Courtesy of Mish.
Greece is in reverse. Greek Unemployment Rose to 23.1%, GDP contracted 1.2% last quarter, and now the US is pressuring the IMF to back away from continued bailouts.
4th “Bailout” Needed
Greece’s labor market seems immune to the broader improvements in jobs growth seen elsewhere in Europe where average unemployment has now fallen to a four-year low of 9.8 percent.
The economy, which has the highest debt burden in the bloc at 180 per cent, also suffered a sharp growth setback in the last three months of the year, contracting by 1.2 per cent.
It was the worst GDP performance since the height of its debt crisis in the summer of 2015 and reflects renewed uncertainty in its bailout talks. Average eurozone GDP rose 0.4 percent in the fourth quarter of 2016.
“Bailout” History
US Pressures IMF to Walk Away From Greece
Now, conservatives in US Congress say Europeans should solve the crisis on their own. This puts the IMF Under Pressure Over the Greek Bailout.
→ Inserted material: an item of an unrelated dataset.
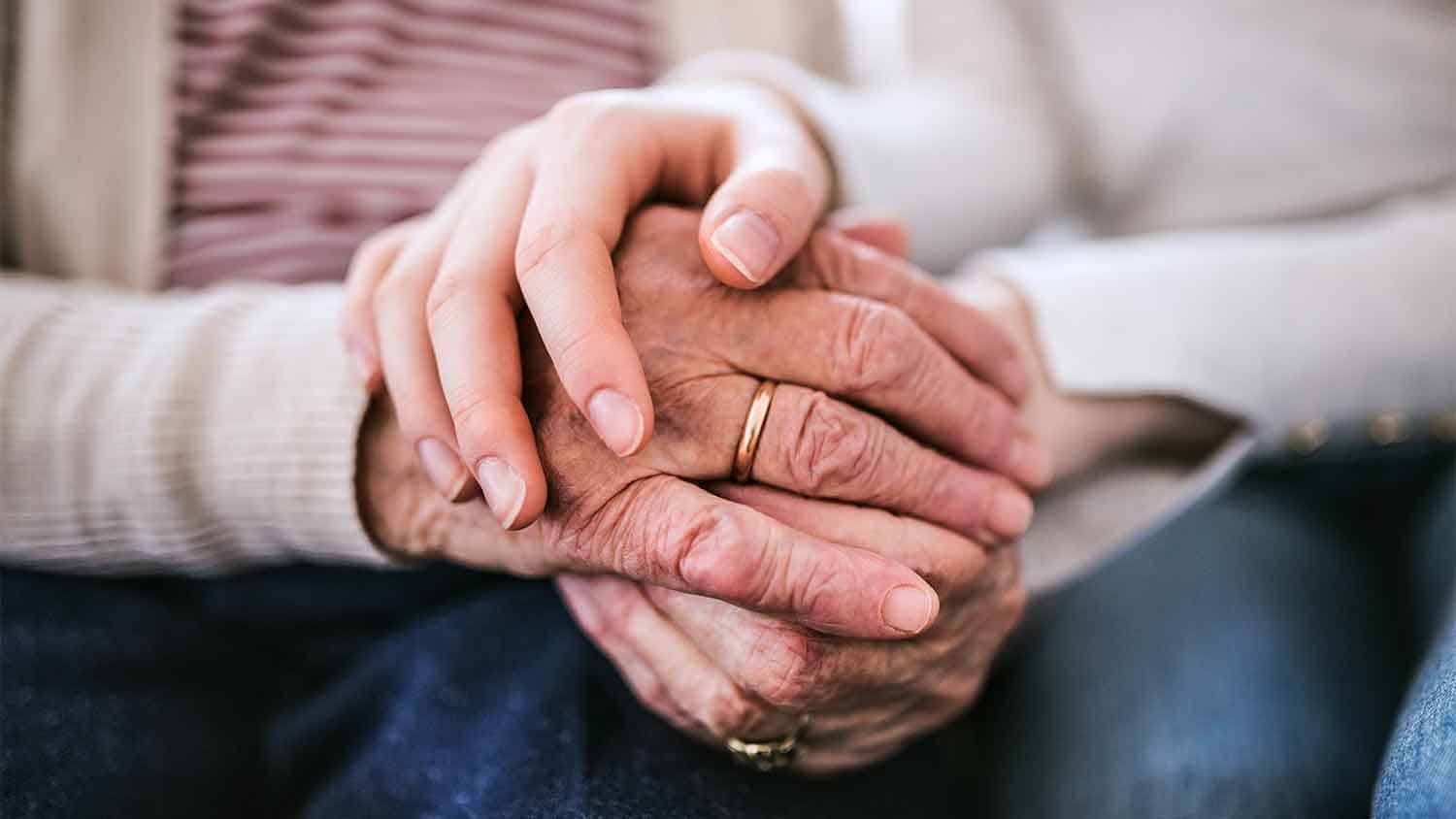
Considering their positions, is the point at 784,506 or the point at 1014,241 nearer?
the point at 784,506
In what was labeled an “America First” budget revealed on Thursday, the president proposed a $650m cut in US funding over the next three years for multilateral development banks including the World Bank. He also this week nominated two conservative economists with a history of criticizing the IMF and the Bank for the two top international posts at the US Treasury.
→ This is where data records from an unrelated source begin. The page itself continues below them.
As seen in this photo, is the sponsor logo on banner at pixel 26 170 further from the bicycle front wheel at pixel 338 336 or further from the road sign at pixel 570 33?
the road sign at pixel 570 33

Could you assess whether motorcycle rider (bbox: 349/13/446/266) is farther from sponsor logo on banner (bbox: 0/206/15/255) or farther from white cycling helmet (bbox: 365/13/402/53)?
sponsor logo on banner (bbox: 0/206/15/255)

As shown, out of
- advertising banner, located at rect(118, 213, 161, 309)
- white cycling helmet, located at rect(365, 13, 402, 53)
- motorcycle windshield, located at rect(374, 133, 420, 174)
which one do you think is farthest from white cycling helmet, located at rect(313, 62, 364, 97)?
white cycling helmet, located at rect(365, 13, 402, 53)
But conservative Republicans in Congress are eager for him to go a step further. They want him to assert US power over such bodies by taking a hard line and opposing further IMF involvement in Greece, which is sliding towards another crisis this summer unless its European creditors agree to cover billions more in debt payments.
A bill introduced on Thursday by Bill Huizenga, a Michigan conservative who was first elected to Congress with Tea party backing in 2011, calls for the Trump administration to oppose any further IMF participation in a Greek bailout. Should the US fail to achieve that aim, the bill would also require the US to oppose any broader IMF quota reforms until Greece had repaid all of its debts to the IMF.
“The IMF is supposed to be a lender of last resort, not a fig leaf of first resort for eurozone members,” Mr. Huizenga said.
“The IMF isn’t a fund to rescue political parties in creditor nations, nor should it be a junior partner to outside organizations that lack the commitment to do their work,” he said. “For seven years now, the IMF has been used to shield eurozone officials from their voters, which has tarnished the fund’s reputation, prolonged Greece’s misery, and put off hard choices about Europe’s future that must be made regardless.”